PASSAGE -
# hoyt cam timing problems



## bassman409 (Jul 19, 2006)

Most timing problems start with the string and/or cables stretching and the bow specs keep changing. I would measure the string to start and see if it is longer than what the sticker calls for.


----------



## BruceG (Dec 30, 2010)

I would pick up a good set of strings and cables and try that.There are some great string makers here on AT and I think that will make a huge difference.


----------



## bassman409 (Jul 19, 2006)

When timing your bow it should also be set to factory specs. 3/4 inch long for the a-a is no good. Do this with limbs tightened to max. Both cables need to be shortened to reduce the a-a. Your Powerhawk is a cam 1/2 system so the Javi thread applies to it.


----------



## SonnyThomas (Sep 10, 2006)

Some good advise given - Yes, limbs must be max out when checking/setting to specs. Call factory for exact specs. Too long on axle to axle and long brace height says something is wrong. When timed the mods should be set to Hoyt spec chart. Once synced/draw stop timed you can move mods to your draw length.
If string stretch, where are you storing your bow? Excessive heat is a real threat. Are you waxing really good after each shooting session?


----------



## lukenessmonster (Oct 10, 2010)

ACTIVITY 1 - In the Hoyt cam timing thread, why does the first reply suggest starting by measuring the string? Answer in one to three sentences.
ACTIVITY 2 - Render this sentence from the Hoyt cam timing thread in Spanish: "When timing your bow it should also be set to factory specs."
ACTIVITY 3 - Proceed with the Hoyt cam timing thread from where it stops.

RECORDED INFORMATION -
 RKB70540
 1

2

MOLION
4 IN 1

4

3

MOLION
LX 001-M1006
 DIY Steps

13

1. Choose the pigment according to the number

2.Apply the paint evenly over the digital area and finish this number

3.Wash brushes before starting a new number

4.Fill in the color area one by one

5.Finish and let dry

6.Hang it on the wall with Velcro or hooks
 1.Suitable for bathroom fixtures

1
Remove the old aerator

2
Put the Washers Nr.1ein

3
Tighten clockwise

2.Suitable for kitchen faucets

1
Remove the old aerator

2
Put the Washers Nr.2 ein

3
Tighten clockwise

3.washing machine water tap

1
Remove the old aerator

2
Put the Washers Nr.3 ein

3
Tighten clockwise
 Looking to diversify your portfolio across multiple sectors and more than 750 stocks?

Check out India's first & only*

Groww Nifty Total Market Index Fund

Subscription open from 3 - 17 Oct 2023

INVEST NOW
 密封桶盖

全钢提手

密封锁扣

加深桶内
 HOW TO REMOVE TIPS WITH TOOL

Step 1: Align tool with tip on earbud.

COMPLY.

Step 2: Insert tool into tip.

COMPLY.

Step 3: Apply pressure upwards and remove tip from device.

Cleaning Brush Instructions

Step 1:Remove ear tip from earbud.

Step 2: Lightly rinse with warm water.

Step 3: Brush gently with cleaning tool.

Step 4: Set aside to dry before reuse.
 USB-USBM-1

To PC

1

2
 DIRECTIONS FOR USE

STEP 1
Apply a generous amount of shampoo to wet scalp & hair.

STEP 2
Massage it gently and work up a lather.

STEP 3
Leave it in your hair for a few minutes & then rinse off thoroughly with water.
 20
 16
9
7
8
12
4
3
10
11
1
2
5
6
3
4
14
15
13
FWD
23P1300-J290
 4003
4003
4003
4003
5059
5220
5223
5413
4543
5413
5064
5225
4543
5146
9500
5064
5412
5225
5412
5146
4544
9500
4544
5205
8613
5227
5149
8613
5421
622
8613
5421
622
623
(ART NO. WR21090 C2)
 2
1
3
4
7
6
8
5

WRITTEN RESPONSE 1 - Most timing problems begin with the string or cables stretching, which keeps changing the bow's specs. Measuring the string shows whether it is longer than the sticker calls for.

WRITTEN RESPONSE 2 - Al sincronizar tu arco, también debe ajustarse a las especificaciones de fábrica.

WRITTEN RESPONSE 3 -
thanks for all the help,i ordered a winners choice 452x bow string and cable set today, when measuring brace height where do you measure from, i measured from the throat of the grip. sonnythomas, i hang my bow on the wall when im not shooting it. it was hung on my wall close to my fireplace but i moved it a couple months ago for that reason. i also shoot atleast 50 arrows every day, i was wondering if shooting so much could stretch the string more than normal.


----------



## WVaBuckHunter (Sep 30, 2010)

I'm going to assume based on the specs you have listed above that you have the #6 base cam on this bow. On the Power Hawk with this base cam your ATA should be 32 3/8", and your brace height should be 7 1/4". So you are 3/8" long on ATA, and 1/8" long on brace height. As said above if your limb bolts aren't maxed out, this could cause these minor changes. Always check Hoyt's tune chart on your bow, as their advertised specs, and the specs on the tune chart can differ, because of the different base cams they use on their bows. You can find the tune chart for your bow here http://www.hoyt.com/assets/tune_charts/2010HoytPowerHawk.pdf.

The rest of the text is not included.